**PAGINA:**
++++++
IL CRISTIANESIMO E LE ALTRE RELIGIONI

SI PUO' PARLARE DI RIVELAZIONE NELLE ALTRE RELIGIONI?

1. Introduzione

               Nell’esaminare i rapporti che intercorrono tra la religione cristiana e le altre grandi religioni, e nel considerare i preziosi apporti che la teologia delle religioni ha sviluppato in questi ultimi decenni, si pone il quesito alquanto interessante se nelle altre tradizioni religiose è possibile riscontrare elementi che testimoniano una vera e propria autorivelazione di Dio, una rivelazione, cioè, al di fuori della Rivelazione cristiana.  E’ necessario chiarire questo importante punto poiché tutte le religioni ritengono di essere rivelate e tale pretesa sembra contrastare con la specificità della Rivelazione cristiana. Inoltre vedremo in che rapporto sta la Rivelazione cristiana con la possibilità di salvezza nelle altre religioni.

            Le fonti di cui mi servirò sono innanzitutto quelle del Magistero della Chiesa dove sono affrontati questi  argomenti, come il recente documento della Commissione Teologica Internazionale, Il cristianesimo e le religioni, e inoltre altri documenti come Lumen Gentium, Nostra Aetate, Retemptoris Missino, etc.  Oltre a questi, l’editoriale tratto da Civiltà Cattolica Il cristianesimo e le altre religioni. Si può parlare di rivelazione nelle altre religioni?, e farò, infine, alcune considerazioni sul libro Verso una teologia cristiana del pluralismo religioso di J. Dupuis.

2. La Rivelazione cristiana e le sue proprietà

 Innanzitutto bisogna chiarire in che cosa consiste la Rivelazione cristiana, come è definita e quali sono le sue caratteristiche fondamentali e se essa, proprio in virtù di ciò che è, può ammettere l’esistenza di altre rivelazioni di Dio in seno ad altre tradizioni religiose.

 L’autore della lettera agli Ebrei esordisce dicendo: “Dio, che aveva parlato nei tempi antichi molte volte e in diversi modi ai padri, ultimamente, in questi giorni, ha parlato a noi per mezzo del Figlio” (Eb. 1,1-2a);   dunque Dio in Cristo porta a termine la rivelazione che ha fatto di sé cominciando dagli antichi padri della fede e continuando questa sua mirabile opera con i profeti dell’Antico Testamento fino a inviare il suo unico Figlio «che parla le parole di Dio» (Gv. 3,34).
++++++
**VOCI:**
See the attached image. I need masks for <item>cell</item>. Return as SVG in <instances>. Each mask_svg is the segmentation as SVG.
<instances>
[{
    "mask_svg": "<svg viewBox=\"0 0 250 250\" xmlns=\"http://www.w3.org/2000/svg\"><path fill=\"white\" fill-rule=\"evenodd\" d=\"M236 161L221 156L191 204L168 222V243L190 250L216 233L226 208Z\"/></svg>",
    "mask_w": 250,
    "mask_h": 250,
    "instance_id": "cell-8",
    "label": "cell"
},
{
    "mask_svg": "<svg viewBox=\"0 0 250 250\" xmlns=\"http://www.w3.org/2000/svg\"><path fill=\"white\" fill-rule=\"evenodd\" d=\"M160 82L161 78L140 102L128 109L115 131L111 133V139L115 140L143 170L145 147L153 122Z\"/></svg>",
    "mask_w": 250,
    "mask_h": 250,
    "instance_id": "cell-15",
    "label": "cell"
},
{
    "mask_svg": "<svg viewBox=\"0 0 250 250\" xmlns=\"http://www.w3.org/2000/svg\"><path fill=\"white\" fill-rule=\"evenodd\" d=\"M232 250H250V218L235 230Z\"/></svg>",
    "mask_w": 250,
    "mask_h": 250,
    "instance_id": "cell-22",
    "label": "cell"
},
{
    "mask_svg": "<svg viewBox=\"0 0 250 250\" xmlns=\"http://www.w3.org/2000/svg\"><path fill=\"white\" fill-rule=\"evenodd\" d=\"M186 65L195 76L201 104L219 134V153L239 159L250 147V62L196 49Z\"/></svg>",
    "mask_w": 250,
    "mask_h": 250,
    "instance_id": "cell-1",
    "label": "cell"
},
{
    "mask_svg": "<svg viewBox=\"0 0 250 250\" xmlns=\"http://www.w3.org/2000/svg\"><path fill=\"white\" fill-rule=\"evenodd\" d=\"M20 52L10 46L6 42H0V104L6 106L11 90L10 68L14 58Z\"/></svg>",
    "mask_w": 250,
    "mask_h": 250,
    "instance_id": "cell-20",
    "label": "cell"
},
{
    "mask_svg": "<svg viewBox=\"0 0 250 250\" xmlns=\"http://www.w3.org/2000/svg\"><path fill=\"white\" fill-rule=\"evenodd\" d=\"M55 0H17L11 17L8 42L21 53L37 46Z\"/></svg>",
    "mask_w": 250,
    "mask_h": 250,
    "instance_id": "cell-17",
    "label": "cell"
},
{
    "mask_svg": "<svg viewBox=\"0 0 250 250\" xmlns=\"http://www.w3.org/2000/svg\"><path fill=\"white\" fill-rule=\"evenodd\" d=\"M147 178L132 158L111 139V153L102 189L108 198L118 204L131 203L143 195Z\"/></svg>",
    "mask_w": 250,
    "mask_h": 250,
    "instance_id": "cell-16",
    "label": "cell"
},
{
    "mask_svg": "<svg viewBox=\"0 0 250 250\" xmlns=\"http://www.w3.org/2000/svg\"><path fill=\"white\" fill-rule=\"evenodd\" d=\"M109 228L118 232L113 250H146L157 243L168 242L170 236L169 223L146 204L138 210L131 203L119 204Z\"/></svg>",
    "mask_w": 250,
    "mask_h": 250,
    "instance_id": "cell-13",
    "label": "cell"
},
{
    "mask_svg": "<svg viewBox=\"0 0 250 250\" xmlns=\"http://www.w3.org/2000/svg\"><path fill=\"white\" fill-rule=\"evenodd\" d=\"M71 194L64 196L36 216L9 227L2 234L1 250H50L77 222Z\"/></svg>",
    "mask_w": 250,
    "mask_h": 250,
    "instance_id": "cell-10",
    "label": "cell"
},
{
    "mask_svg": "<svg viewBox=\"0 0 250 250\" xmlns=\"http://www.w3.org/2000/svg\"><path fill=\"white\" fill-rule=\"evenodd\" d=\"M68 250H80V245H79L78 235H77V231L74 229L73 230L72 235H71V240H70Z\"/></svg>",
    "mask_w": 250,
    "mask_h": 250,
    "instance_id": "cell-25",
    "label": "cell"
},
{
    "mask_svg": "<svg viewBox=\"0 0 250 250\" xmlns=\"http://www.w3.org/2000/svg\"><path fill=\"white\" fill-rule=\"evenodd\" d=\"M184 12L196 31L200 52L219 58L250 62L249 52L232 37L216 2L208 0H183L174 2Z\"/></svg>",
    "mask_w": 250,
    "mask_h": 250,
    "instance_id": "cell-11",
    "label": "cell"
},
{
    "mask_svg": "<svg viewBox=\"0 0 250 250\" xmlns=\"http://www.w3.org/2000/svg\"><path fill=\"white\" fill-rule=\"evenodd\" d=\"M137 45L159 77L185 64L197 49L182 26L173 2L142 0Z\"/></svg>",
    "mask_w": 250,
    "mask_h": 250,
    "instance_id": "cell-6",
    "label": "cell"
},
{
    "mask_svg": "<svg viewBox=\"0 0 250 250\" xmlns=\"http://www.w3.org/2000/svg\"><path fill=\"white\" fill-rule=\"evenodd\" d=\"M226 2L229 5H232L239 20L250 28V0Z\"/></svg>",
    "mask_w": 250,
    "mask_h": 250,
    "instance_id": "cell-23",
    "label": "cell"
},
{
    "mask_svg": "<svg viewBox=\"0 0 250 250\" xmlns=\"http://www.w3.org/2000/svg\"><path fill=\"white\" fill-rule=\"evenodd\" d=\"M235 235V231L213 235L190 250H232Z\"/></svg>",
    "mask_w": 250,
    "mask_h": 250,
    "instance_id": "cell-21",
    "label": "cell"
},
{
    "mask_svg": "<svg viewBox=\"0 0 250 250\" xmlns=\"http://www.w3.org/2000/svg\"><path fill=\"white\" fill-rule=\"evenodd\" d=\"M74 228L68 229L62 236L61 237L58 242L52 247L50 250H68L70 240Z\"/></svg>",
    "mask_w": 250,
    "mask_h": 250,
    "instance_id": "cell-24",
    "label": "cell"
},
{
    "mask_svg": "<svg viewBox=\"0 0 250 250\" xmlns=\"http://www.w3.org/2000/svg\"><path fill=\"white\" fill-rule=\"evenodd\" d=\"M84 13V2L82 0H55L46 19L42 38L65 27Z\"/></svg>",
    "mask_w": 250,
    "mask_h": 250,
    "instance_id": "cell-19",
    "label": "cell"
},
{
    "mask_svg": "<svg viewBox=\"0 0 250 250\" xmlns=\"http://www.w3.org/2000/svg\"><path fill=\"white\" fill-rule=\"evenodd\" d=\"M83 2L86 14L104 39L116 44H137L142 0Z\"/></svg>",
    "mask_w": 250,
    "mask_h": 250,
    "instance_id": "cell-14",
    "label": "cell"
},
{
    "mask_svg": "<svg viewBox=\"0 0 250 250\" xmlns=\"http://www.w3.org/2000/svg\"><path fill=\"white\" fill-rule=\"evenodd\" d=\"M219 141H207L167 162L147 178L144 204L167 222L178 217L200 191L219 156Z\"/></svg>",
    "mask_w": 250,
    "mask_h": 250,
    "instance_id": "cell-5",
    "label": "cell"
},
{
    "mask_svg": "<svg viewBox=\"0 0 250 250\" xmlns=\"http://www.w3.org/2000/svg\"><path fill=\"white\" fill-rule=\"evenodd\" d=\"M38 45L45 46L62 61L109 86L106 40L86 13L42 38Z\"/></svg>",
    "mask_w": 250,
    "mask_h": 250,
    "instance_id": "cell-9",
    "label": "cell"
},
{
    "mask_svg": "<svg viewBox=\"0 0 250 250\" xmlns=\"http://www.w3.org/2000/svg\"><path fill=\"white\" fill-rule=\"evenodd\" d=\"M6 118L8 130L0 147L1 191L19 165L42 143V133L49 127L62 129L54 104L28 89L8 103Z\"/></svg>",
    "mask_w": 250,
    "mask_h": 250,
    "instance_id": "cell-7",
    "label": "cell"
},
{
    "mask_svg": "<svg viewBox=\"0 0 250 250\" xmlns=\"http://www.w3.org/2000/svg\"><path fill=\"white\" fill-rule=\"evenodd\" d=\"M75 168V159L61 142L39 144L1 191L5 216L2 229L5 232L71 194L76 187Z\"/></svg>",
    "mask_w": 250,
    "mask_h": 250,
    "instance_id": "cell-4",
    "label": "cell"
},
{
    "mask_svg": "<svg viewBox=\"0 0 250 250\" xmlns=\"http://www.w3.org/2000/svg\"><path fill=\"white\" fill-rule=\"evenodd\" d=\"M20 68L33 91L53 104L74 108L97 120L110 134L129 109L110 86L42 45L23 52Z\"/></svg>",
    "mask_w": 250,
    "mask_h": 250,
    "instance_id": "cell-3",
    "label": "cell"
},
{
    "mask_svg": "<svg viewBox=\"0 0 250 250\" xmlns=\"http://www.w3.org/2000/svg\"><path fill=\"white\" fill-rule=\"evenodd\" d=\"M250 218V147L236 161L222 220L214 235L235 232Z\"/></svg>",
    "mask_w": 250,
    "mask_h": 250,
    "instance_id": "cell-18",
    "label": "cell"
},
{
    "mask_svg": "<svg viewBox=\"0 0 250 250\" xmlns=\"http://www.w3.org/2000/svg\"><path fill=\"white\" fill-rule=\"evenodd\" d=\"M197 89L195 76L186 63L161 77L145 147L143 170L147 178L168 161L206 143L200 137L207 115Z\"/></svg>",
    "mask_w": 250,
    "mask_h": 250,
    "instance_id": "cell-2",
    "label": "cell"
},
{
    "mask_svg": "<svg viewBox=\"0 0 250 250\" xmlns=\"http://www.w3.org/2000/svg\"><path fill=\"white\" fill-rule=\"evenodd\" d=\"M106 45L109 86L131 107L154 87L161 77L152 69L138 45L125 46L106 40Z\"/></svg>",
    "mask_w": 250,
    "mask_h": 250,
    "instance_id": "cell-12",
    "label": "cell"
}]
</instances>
++++++
**DA FARE:**
1. Riassumi la pagina in due frasi.
2. Elenca tutti i titoli di opere e documenti che la pagina nomina tra le sue fonti.
3. Trascrivi dalla pagina il passo compreso tra "Le fonti di" e "di J. Dupuis.", estremi inclusi.

**RISPOSTE SCRITTE:**
1. La pagina si chiede se nelle altre tradizioni religiose si trovino elementi di una vera autorivelazione di Dio al di fuori della Rivelazione cristiana. Indica come fonti documenti del Magistero, un editoriale di Civiltà Cattolica e un libro di J. Dupuis, e comincia col chiarire la Rivelazione cristiana attraverso la lettera agli Ebrei, secondo cui Dio porta a termine in Cristo la rivelazione di sé iniziata con i padri e i profeti.

2.
- Il cristianesimo e le religioni
- Lumen Gentium
- Nostra Aetate
- Retemptoris Missino
- Il cristianesimo e le altre religioni. Si può parlare di rivelazione nelle altre religioni?
- Verso una teologia cristiana del pluralismo religioso

3.
Le fonti di cui mi servirò sono innanzitutto quelle del Magistero della Chiesa dove sono affrontati questi  argomenti, come il recente documento della Commissione Teologica Internazionale, Il cristianesimo e le religioni, e inoltre altri documenti come Lumen Gentium, Nostra Aetate, Retemptoris Missino, etc.  Oltre a questi, l’editoriale tratto da Civiltà Cattolica Il cristianesimo e le altre religioni. Si può parlare di rivelazione nelle altre religioni?, e farò, infine, alcune considerazioni sul libro Verso una teologia cristiana del pluralismo religioso di J. Dupuis.